*Work instruction*
Reproduce the essay on treating fitness as a practice word for word, with nothing changed.

*Text for analysis*
········
All Things Considered
To recap: we recognise fitness is not an optional extra but a must. As such, it is more than deserving of a practice mindset. And, unless we happen to have a long history of fitness wins on the board— and even then— we’re best to approach this with humility.
But, we start from where we’re at. With fitness as an afterthought we’re bashing away at as long as we have to. Or as long as we can. Because most of the time we can’t. So we push it to the back burner in favour of more important things.
Sacrificing first, that which improves everything else. And feeling justified, comfortable, rational in doing so.
And that, as ever, is some distance from reality.
Consider what we might come to include under the heading ‘fitness practice’
Short answer:
Every. Thing.
As detailed last week, the dojo, studio or other dedicated space marks the threshold for the more narrowly defined practice. Even then, the idea of any practice is for the underpinning qualities (the virtues) to transcend these boundaries and bleed into your broader life.
········
(Image-caption web data)

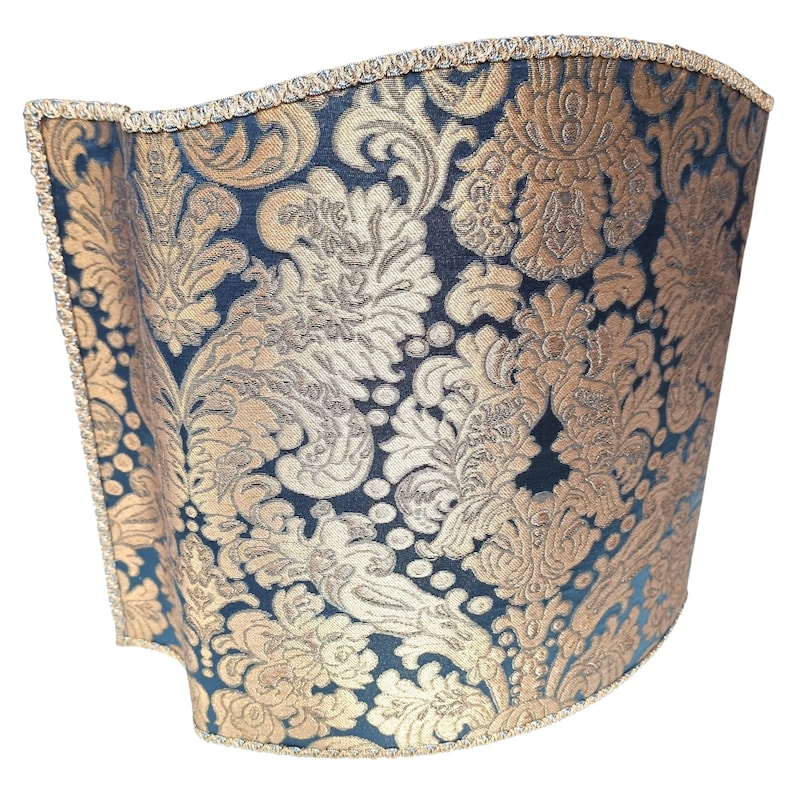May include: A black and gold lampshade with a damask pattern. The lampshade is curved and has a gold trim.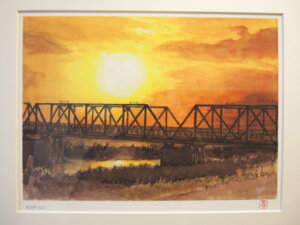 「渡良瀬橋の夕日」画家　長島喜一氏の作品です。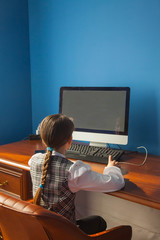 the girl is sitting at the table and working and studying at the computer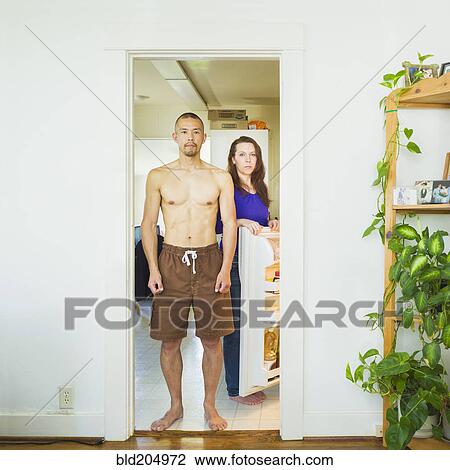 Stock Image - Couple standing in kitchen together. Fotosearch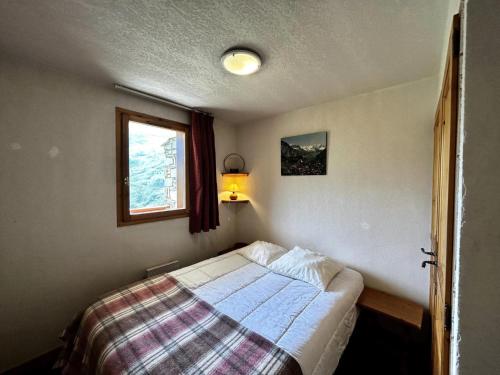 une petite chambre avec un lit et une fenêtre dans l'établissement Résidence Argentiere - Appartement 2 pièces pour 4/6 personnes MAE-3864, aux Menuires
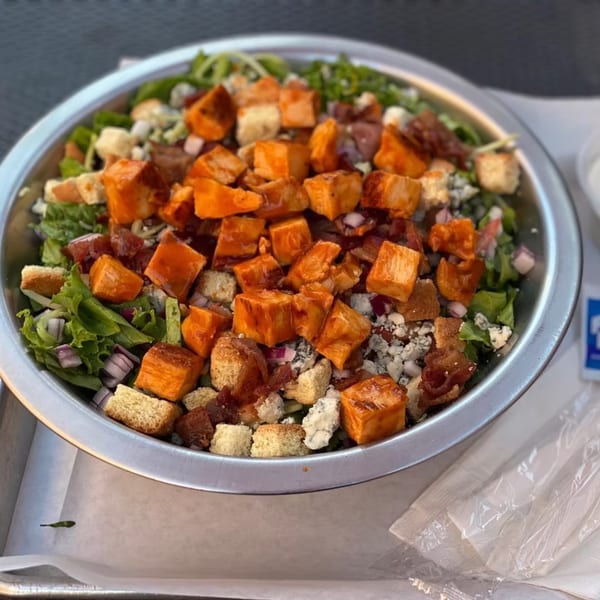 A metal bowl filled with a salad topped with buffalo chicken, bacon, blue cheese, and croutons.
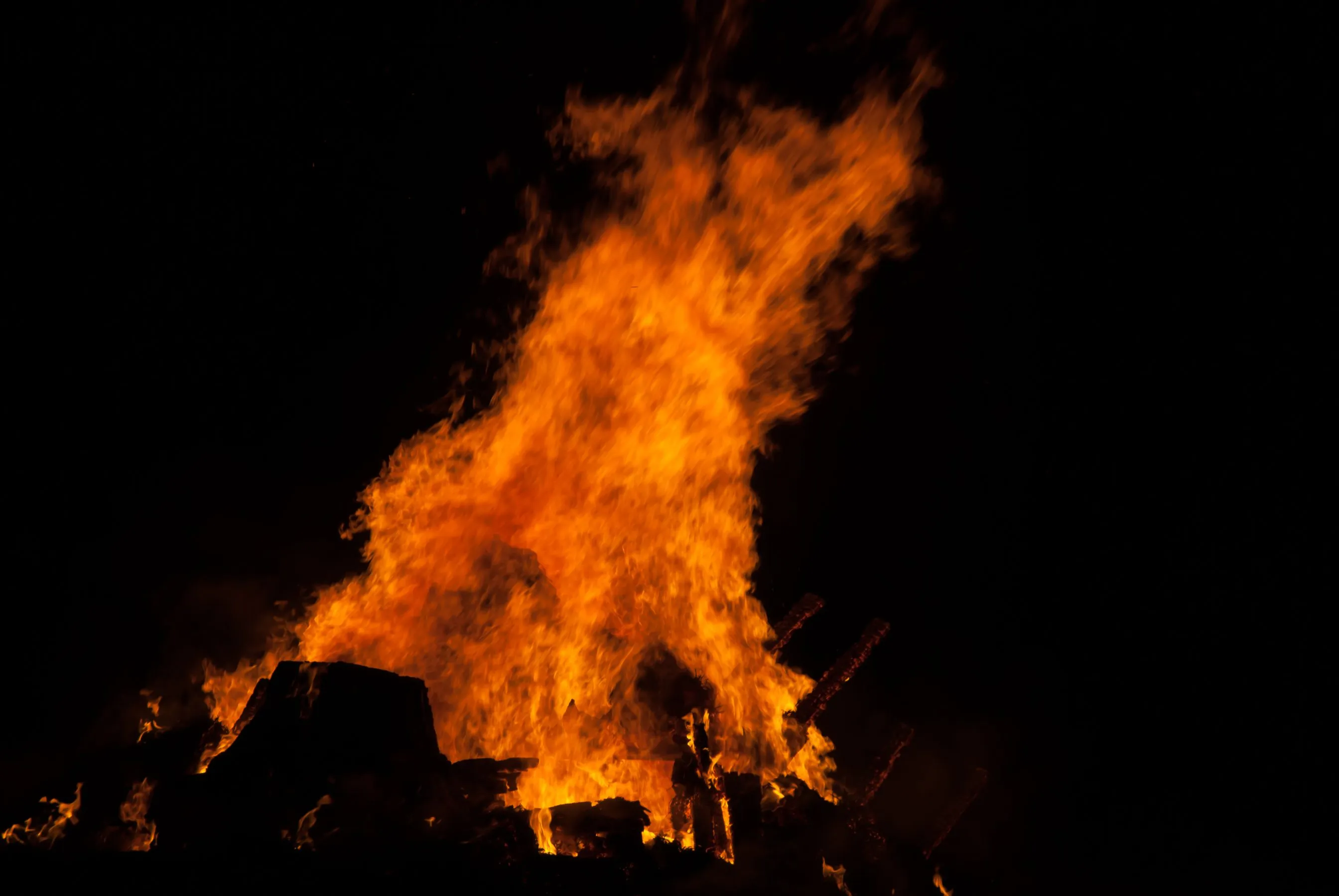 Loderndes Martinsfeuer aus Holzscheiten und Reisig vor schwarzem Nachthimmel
········
*Answer box*
All Things Considered
To recap: we recognise fitness is not an optional extra but a must. As such, it is more than deserving of a practice mindset. And, unless we happen to have a long history of fitness wins on the board— and even then— we’re best to approach this with humility.
But, we start from where we’re at. With fitness as an afterthought we’re bashing away at as long as we have to. Or as long as we can. Because most of the time we can’t. So we push it to the back burner in favour of more important things.
Sacrificing first, that which improves everything else. And feeling justified, comfortable, rational in doing so.
And that, as ever, is some distance from reality.
Consider what we might come to include under the heading ‘fitness practice’
Short answer:
Every. Thing.
As detailed last week, the dojo, studio or other dedicated space marks the threshold for the more narrowly defined practice. Even then, the idea of any practice is for the underpinning qualities (the virtues) to transcend these boundaries and bleed into your broader life.